Hungary / Parliament ‘Supports Plans’ To Use Non-Russian Fuel For Paks Nuclear Station

By David Dalton
24 November 2023

Budapest seeking to diversify energy supplies, says Tass report

Parliament ‘Supports Plans’ To Use Non-Russian Fuel For Paks Nuclear Station
The four-unit Paks nuclear power station in Hungary.

Hungary’s national parliament has supported plans to allow using nuclear fuel from alternative sources to Russia for the Russian-built Paks nuclear power station, according to an unconfirmed report by the state Tass news agency.

According to Tass, lawmakers approved on Thursday (23 November) an amendment to the country’s nuclear energy strategy, proposed by the government.

The amendment says that “the [Paks] NPP may use a different, alternative fuel from another company, including during the extended period of its operation”.

Up until now, Paks has relied on Russian-supplied fuel.

“In order to ensure the facility’s long-term safety and functioning, the Hungarian government decided to look for potential alternatives,” Tass said.

The four units at Paks are VVER-440 reactors that began commercial operation between 1982 and 1987 and produce almost 50% of the country’s electricity.

Their design lifetime was 30 years, but that was extended in 2005 by 20 years to between 2032 and 2037.

In December 2022, the Hungarian parliament approved a proposal to further extend their lifespan, which means they can potentially operate into the 2050s.

Until 2022, fuel for Paks was delivered to Hungary via Ukraine, by rail, Tass said.

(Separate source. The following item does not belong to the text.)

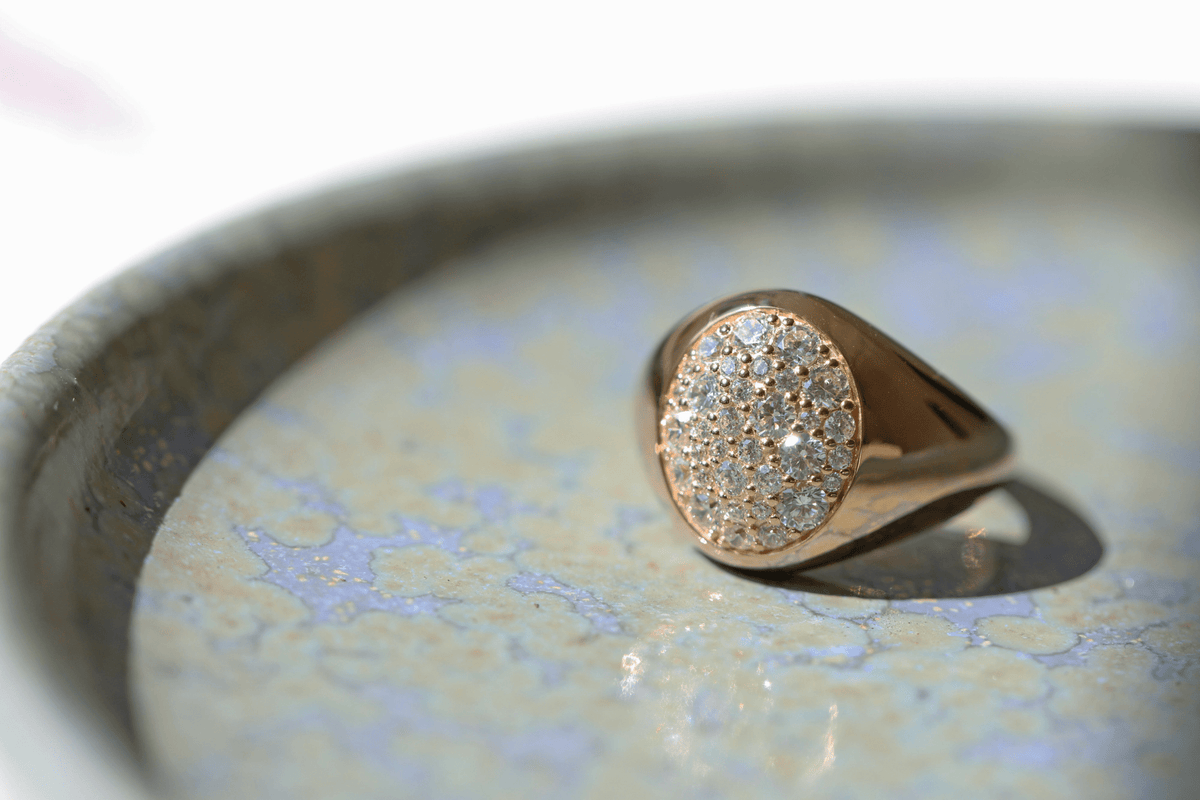 Multipave signetring fra Julie Sandlau i gull, nærbilde i keramisk skål med diamantfelt i fokus.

However, after Russia invaded Ukraine, the delivery route was changed, going via the Black Sea and the Bulgarian port of Varna, from where it is delivered to Hungary by rail, via Bulgaria and Romania.

Tass said Hungary has no alternatives for fuel at Paks and the government has said “on many occasions” that it was not going to change its fuel supplier as long as deliveries remain stable.

“At the same time, the government is seeking to diversify its energy supplies in accordance with the European Union’s policies,” Tass said.

Hungary’s foreign minister Peter Szijjarto has repeatedly said Budapest will not support any package of EU sanctions against Russia that includes the nuclear sector on the grounds of energy security.

Russia is also supplying two new units for the Paks 2 nuclear project. Both units will be Generation III+ VVER-1200 pressurised water reactor units.